Exercise goal: Continue the interview about the e33 sailboat, starting right after its last line, "c. The owner wanted the feel of wooden boat below deck."

Text section:
---
A. Key is that the boat is extremely simple. It has just three sails — a square top main, self-tacking jib, and an asymmetrical spinnaker. Also, this is e33 hull #27 so it’s a known entity that has had been a continuous evolution since inception.
Q. You mentioned that the e33 is constantly evolving. What’s new and different with this boat?
A. This hull structure is certainly the biggest leap forward yet. Nick Lazares was looking for an easy boat to sail with family and friends. He has a larger boat but finds with his busy life style it takes too long to get sailing and then to put things away at the end of the day. He wanted a boat he could easily handle himself so he could invite non-sailors along and they would be comfortable.
He and his son came for a test sail on a traditional e33 and were sold on the concept. But he had some special requests:
a. A shoal draft for sailing around Cape Cod.
i. The e33LM has an optional shoal draft keel configuration that reduces the depth from 5’9” to 4’9”.
b. Could handling be made even easier with a self-tacking jib?
i. This is also an option for the e33LM. We were concerned that it might hurt performance however as explained in the discussion below on hull construction because the boat came out lighter and roach was added to the jib, no detection can be seen in sailing performance as indicated in her Figawi Race victory where she excelled upwind as well
c. The owner wanted the feel of wooden boat below deck.
---
Short web captions
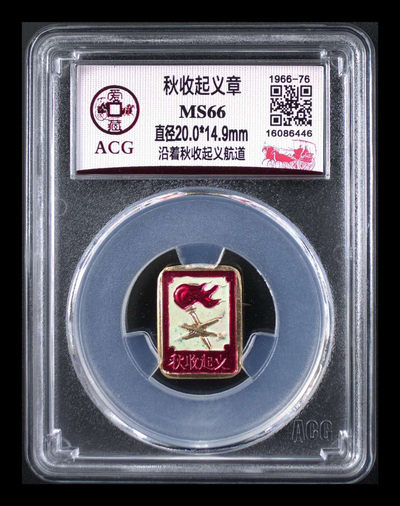 北京永乐收藏精品团购，杂七杂八啥都有，总有一款适合你 - 🔥 爱藏评级秋收起义章—沿着秋收起义航道，稀少版别，此版别只有两枚冠军分，这是其中之一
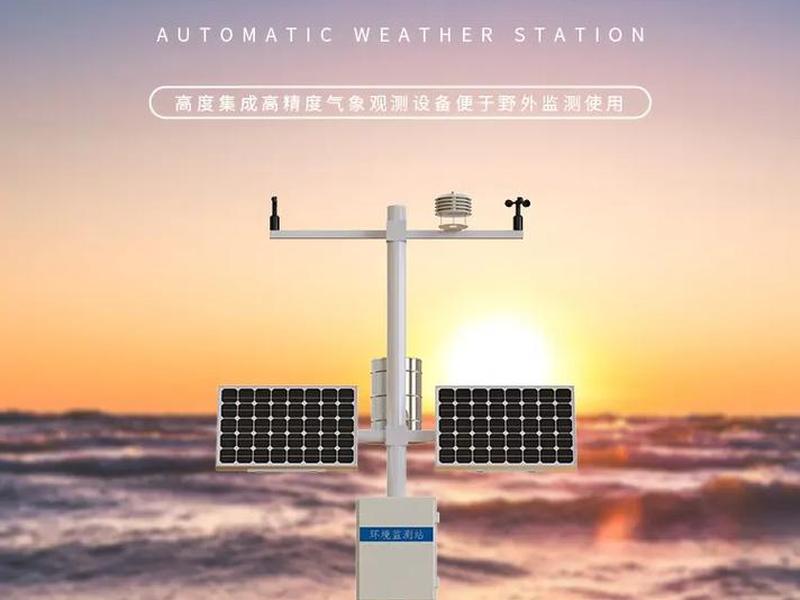 乐山微气象站设备 - 气象站设备介绍及作用 乐山微气象站设备 - 气象站设备介绍及作用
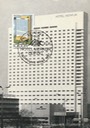 PC_DDR-LeipzigMerkur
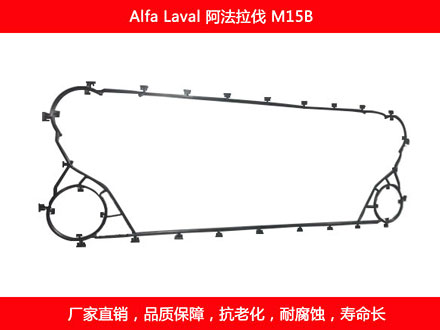 M15B 國產板式換熱器密封墊片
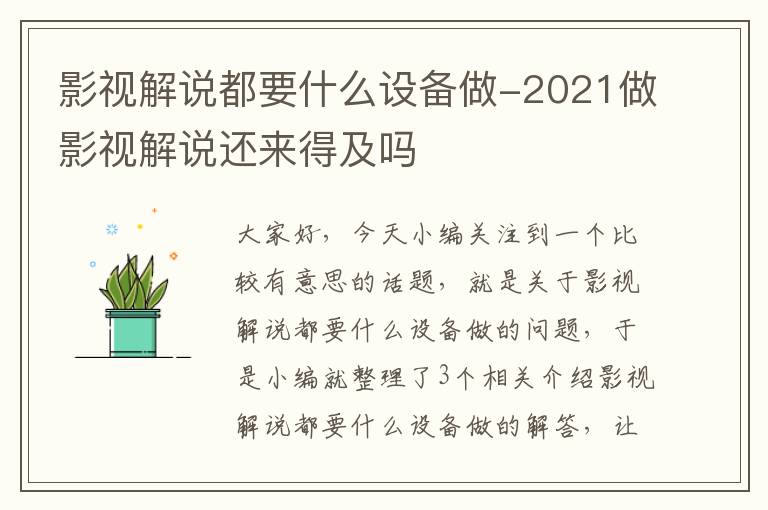 影视解说都要什么设备做-2021做影视解说还来得及吗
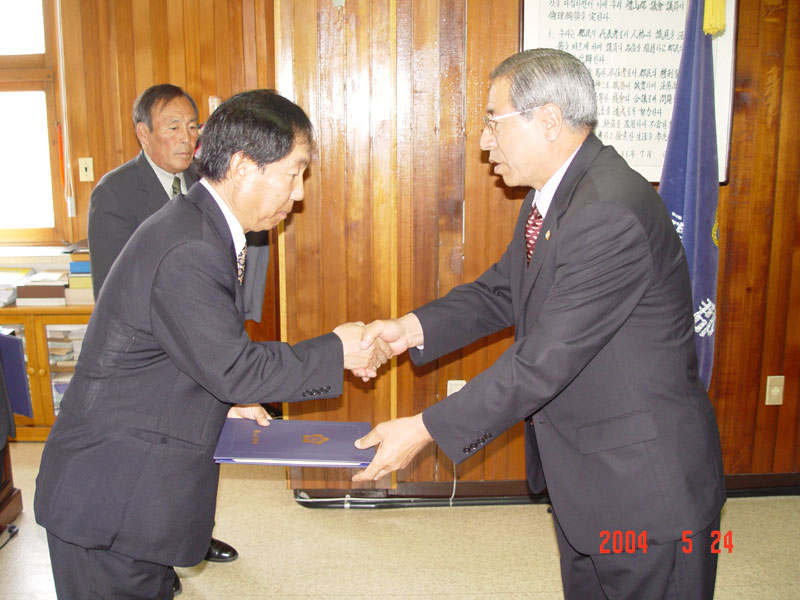 2003회계년도 결산검사위원 위촉장 수여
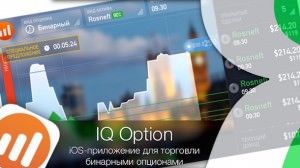 IQ Option форекс на iPhone и iPad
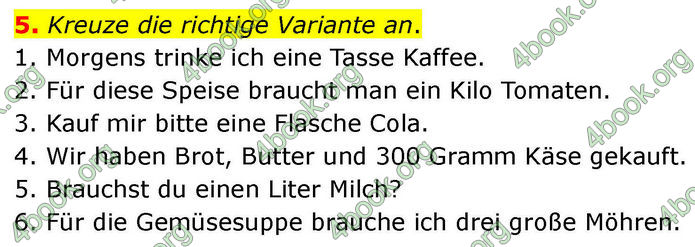 ГДЗ зошит Німецька мова 8 клас Сотникова 2026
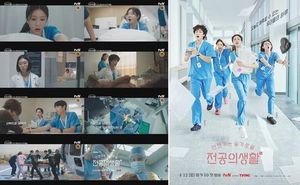 New Drama Highlights Daily Life Of Medical Residents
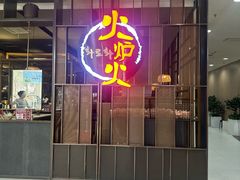 -火炉火自助餐(西直门凯德MALL店)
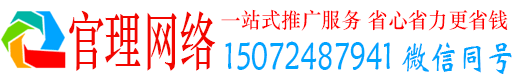 中坜官理网络推广竞价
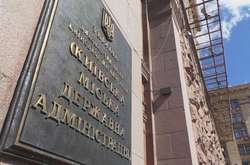 До 5 листопада усі працівники КМДА мали надати до служби управління персоналом Covid-документ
---
Answer to the problem:
i. This was all doable but I cautioned him that adding the wood he wanted could add a good amount of weight and with the shoal draft keel already a bit heavier we could be limiting the boat’s very special all around sailing performance.
ii. Lyman-Morse Boatbuilding stepped in, led by Cabot Lyman who had a concept to build a strong hull that was a wood-glass hybrid. Lyman-Morse’s boat building team led by Lance Buchanan teamed up with Tyler Doyle of Doyle CFD to use the latest in Finite Element Analysis (FEA) to analyze the strengths of various wood and glass combinations. After a number of combinations were examined, Western Red Cedar for the hull interior and 5/32” of Eglass for the hull exterior were selected. The fiberglass IGU interior was replaced with various woods that were all cut on Lyman Morse’s new C&C router for easy replication.
iii. The result is a hull that is 16 percent lighter than the glass-foam-glass laminate as well as a boat that requires no additional wood trim for looks. This photo was taken below on the e33LM just after the finish of the Figawi Race with the cushions in the forepeak still wet from the spinnaker take down!
Q. What other features separate this daysailer from the others?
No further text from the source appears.